==== PROVIDED PASSAGE ====

Miike Mania: The Great Yokai War
The Great Yokai War (2005)
.
One show only: Sunday, March 20 @ 2pm (buy tickets)
.
ALL TICKETS ONLY $5!!!
.

.
“The army of bizarre creatures is wicked awesome. It’s like a Miyazaki tableaux reimagined by Sid & Marty Krofft.”
- Noel Murray, The Onion AV Club
.
Takashi Miike has made dating movies about torture, shown a man slicing out his own tongue, covered his cast in showers of breast milk, and treated chihuahuas very, very badly. The last thing anyone expected from him was a kids’ movie, but with THE GREAT YOKAI WAR he gives us a LORD OF THE RINGS-sized epic kiddie flick that blows the competition out of the water and puts him on the front ranks of Japanese directors. This is, to my mind, one of the best movies Miike ever made, and one of the best fantasy films of all time, full of the dark little corners and tough emotions that so many bland kiddie flicks scrub away. For the uninitiated, the yokai of the title are Japan’s funk-a-licious demons from mythology and folklore – there are water yokai, umbrella yokai, snow yokai, and a million other flavors of yokai, promising a movie that looks like a Hieronymus Bosch painting on acid.
.
The flick kicks off in true family film fashion with a nightmare vision of a post-apocalyptic Tokyo, a slinky female demoness (played by Chiaki Kuriyama of KILL BILL VOL. 1 and BATTLE ROYALE) in a short skirt wielding a whip, and then the birth of a goo-covered, flayed, screeching cow fetus who prophesizes the apocalypse. It’s a miracle kids in Japan can sleep at all.

==== ENTRIES ====

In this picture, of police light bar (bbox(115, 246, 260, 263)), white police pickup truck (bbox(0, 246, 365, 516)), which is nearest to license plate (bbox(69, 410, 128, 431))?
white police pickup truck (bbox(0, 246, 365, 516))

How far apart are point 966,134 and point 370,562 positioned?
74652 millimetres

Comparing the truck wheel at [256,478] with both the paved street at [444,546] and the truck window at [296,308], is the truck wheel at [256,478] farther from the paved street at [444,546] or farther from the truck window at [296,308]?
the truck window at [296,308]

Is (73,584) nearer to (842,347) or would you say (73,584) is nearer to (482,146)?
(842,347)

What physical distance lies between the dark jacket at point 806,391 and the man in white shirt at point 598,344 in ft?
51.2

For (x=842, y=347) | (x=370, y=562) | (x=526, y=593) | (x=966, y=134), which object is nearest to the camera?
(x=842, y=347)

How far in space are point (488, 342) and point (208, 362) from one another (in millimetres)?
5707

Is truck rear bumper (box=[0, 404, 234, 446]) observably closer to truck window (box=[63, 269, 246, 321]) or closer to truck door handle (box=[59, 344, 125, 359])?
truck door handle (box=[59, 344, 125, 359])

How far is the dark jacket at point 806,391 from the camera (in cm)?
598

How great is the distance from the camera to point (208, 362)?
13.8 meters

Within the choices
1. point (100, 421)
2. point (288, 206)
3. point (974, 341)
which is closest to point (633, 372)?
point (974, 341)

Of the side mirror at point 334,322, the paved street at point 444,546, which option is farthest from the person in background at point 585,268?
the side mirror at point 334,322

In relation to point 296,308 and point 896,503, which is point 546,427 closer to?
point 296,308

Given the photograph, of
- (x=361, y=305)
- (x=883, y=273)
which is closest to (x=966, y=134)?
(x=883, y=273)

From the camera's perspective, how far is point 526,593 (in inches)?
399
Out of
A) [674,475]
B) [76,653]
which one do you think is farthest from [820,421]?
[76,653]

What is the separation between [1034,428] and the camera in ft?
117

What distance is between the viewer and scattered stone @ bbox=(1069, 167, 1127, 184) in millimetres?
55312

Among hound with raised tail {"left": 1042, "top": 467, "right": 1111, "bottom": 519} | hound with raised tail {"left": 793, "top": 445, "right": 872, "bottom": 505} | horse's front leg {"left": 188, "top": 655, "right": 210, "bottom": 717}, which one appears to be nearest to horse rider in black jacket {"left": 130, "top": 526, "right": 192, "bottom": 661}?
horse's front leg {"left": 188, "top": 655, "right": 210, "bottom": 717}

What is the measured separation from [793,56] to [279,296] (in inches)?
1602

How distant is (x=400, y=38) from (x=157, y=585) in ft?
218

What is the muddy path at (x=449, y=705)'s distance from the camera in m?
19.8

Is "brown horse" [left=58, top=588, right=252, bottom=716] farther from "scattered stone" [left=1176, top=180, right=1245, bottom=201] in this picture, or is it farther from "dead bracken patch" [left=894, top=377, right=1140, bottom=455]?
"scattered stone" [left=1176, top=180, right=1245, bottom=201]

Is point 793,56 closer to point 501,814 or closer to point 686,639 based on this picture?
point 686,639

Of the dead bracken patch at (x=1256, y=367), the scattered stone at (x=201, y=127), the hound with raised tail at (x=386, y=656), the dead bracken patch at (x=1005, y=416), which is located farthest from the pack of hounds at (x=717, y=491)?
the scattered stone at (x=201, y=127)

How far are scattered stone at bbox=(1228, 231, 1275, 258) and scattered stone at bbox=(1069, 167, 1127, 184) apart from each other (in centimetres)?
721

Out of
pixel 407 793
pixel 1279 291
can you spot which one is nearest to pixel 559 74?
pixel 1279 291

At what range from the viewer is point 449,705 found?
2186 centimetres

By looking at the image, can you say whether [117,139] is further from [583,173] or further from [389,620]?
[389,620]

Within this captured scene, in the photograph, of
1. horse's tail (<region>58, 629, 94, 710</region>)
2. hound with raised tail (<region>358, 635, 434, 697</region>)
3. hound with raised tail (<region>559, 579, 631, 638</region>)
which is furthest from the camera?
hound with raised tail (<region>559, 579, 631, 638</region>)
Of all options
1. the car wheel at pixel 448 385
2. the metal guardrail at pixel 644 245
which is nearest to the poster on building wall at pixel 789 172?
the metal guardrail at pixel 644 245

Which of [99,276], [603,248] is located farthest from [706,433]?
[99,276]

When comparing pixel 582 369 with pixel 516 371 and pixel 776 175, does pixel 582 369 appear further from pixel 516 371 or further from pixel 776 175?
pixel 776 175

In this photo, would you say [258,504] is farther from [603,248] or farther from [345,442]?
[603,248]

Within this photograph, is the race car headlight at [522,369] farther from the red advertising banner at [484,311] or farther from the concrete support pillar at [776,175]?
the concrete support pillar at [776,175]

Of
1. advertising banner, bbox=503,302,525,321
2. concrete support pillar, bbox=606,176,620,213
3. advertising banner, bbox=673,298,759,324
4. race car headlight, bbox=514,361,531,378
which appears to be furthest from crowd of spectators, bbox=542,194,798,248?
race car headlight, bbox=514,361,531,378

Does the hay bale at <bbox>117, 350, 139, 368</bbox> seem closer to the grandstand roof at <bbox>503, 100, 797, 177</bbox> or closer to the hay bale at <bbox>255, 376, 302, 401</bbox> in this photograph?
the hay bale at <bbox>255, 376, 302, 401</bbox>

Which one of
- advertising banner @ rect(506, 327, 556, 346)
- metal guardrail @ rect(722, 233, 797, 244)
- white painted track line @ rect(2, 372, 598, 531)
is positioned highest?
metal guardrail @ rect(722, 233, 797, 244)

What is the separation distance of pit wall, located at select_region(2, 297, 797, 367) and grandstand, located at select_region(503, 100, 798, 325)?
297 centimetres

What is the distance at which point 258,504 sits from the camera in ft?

====

# PROBLEM STATEMENT
Render this sentence from the Great Yokai War review in Spanish: "It’s a miracle kids in Japan can sleep at all."

# EXERCISE RESULT
Es un milagro que los niños de Japón puedan siquiera dormir.